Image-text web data

----

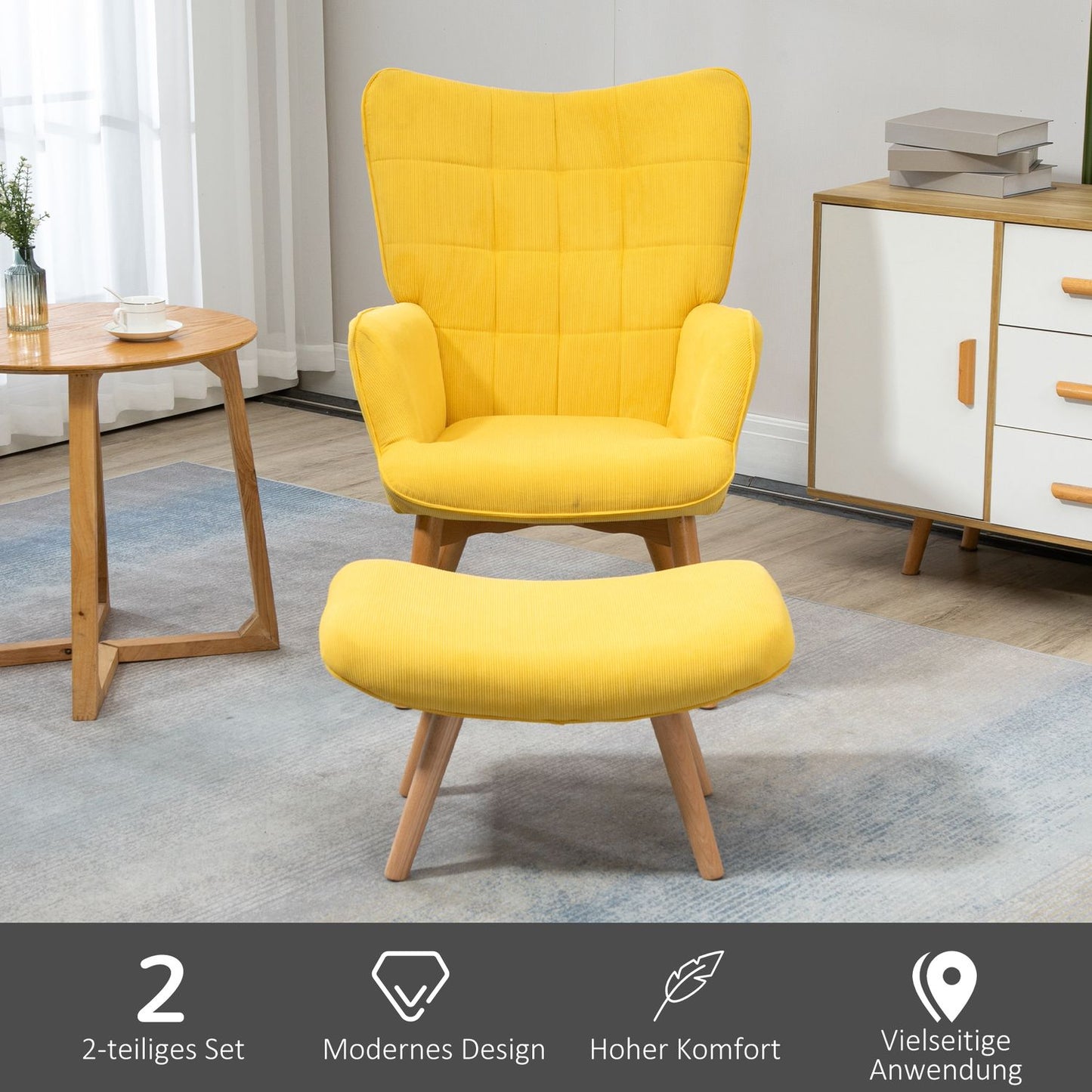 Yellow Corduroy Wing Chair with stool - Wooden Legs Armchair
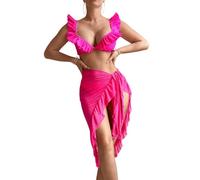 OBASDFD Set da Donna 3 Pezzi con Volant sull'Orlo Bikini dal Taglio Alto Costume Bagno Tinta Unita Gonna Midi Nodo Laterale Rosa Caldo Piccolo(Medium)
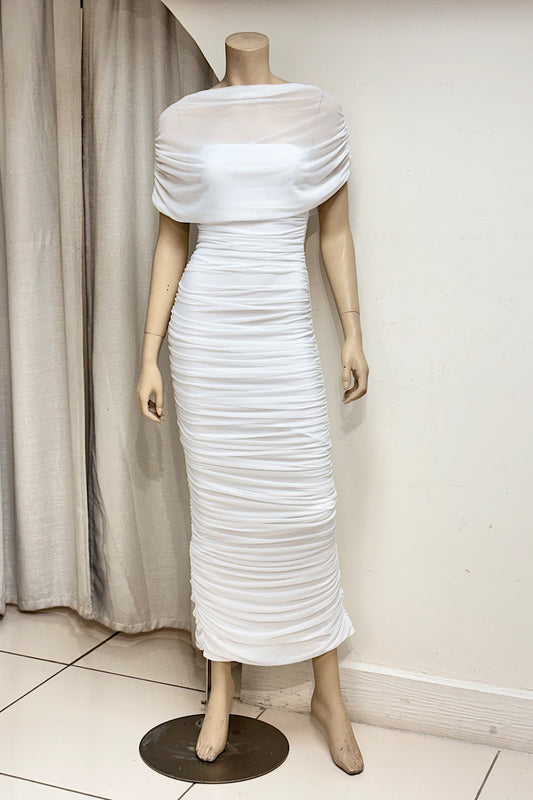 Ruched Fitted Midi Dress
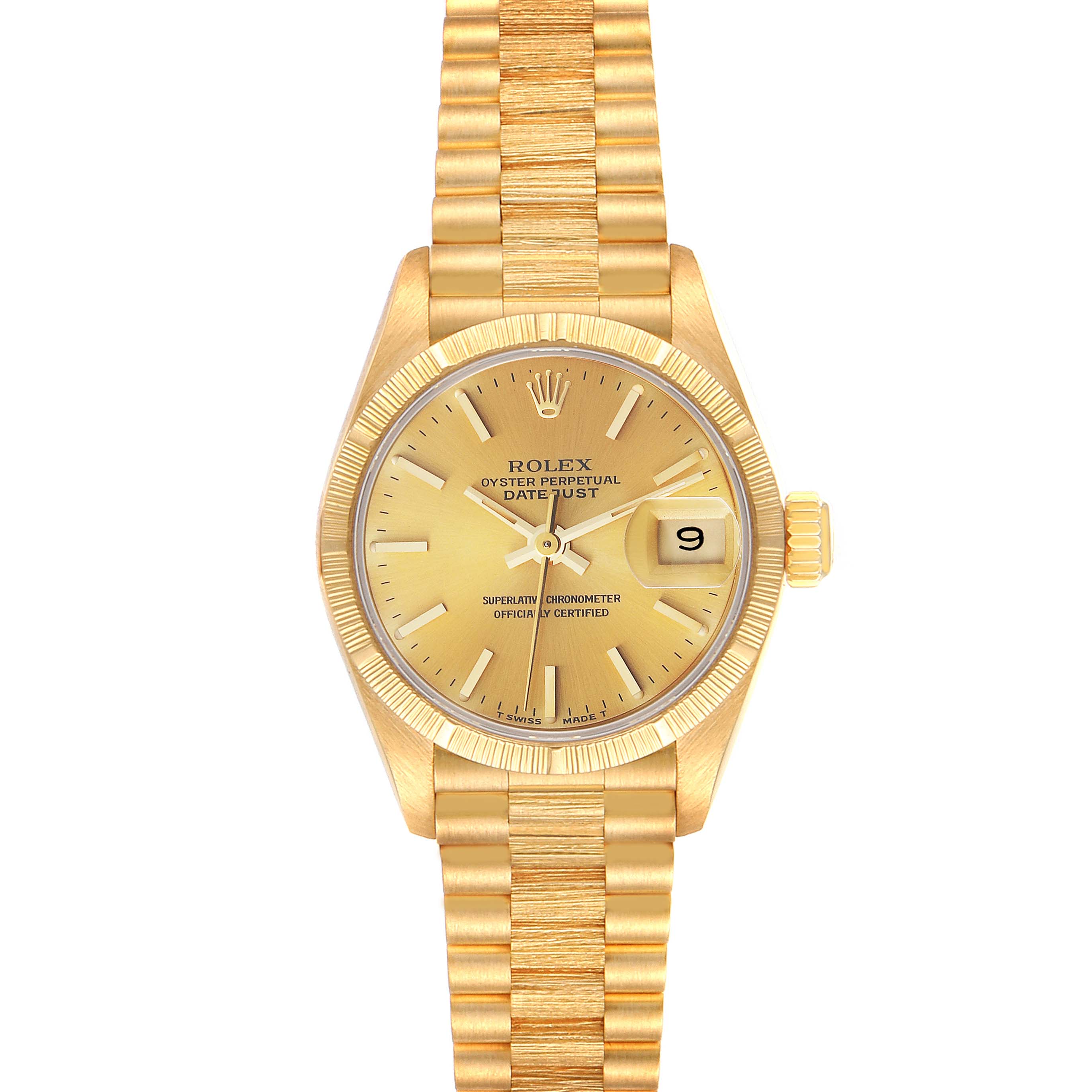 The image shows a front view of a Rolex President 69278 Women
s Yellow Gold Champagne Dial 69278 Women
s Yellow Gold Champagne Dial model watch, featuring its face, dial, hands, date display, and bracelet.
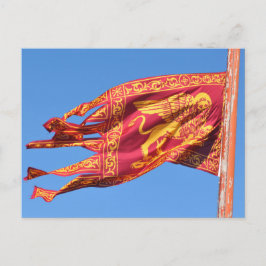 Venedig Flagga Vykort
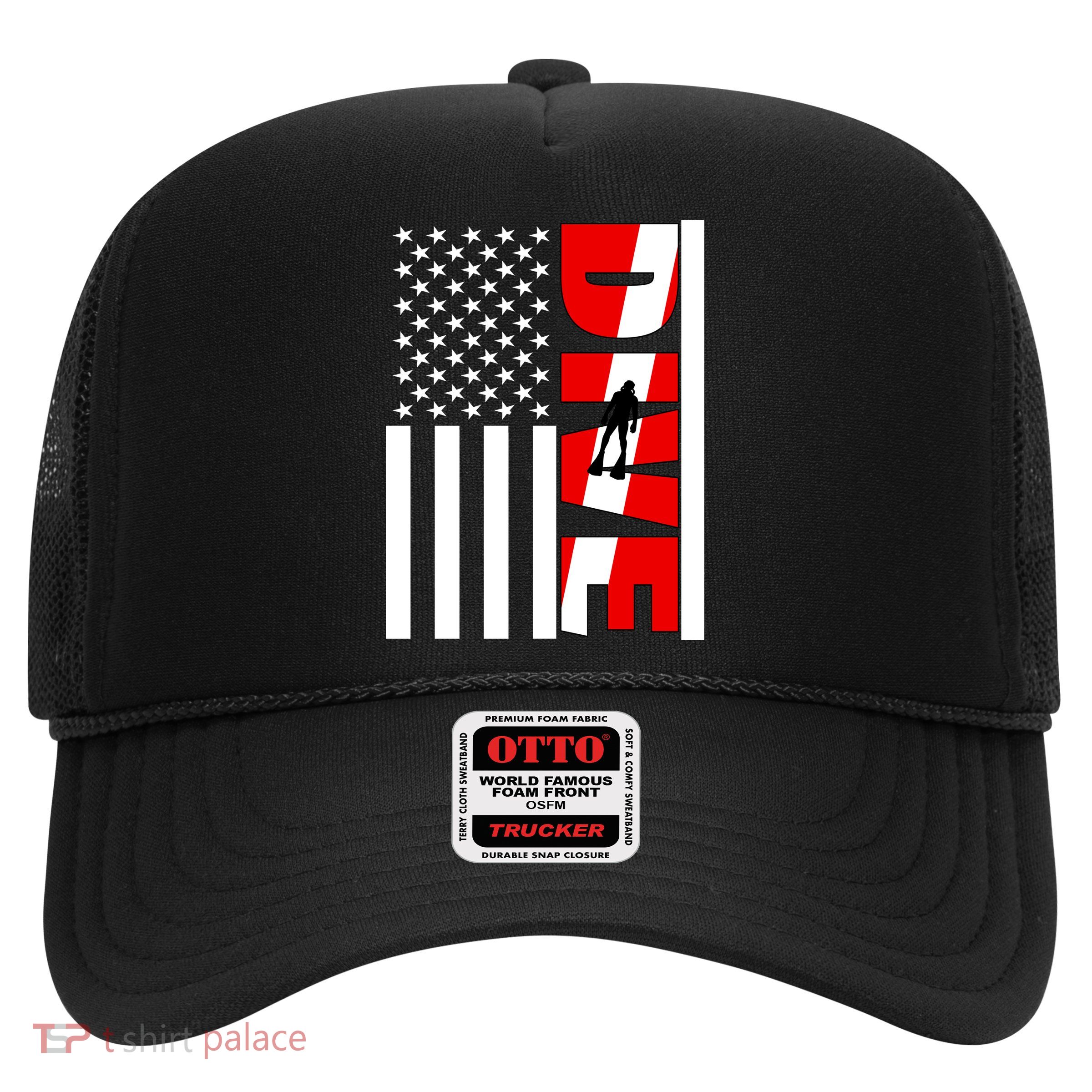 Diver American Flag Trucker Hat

----

- **WHAT YOU ARE ASKED TO DO**
What is needed is every line from the data above that includes the string "Gold", copied out.

- **TASK SOLUTION**
s Yellow Gold Champagne Dial 69278 Women
s Yellow Gold Champagne Dial model watch, featuring its face, dial, hands, date display, and bracelet.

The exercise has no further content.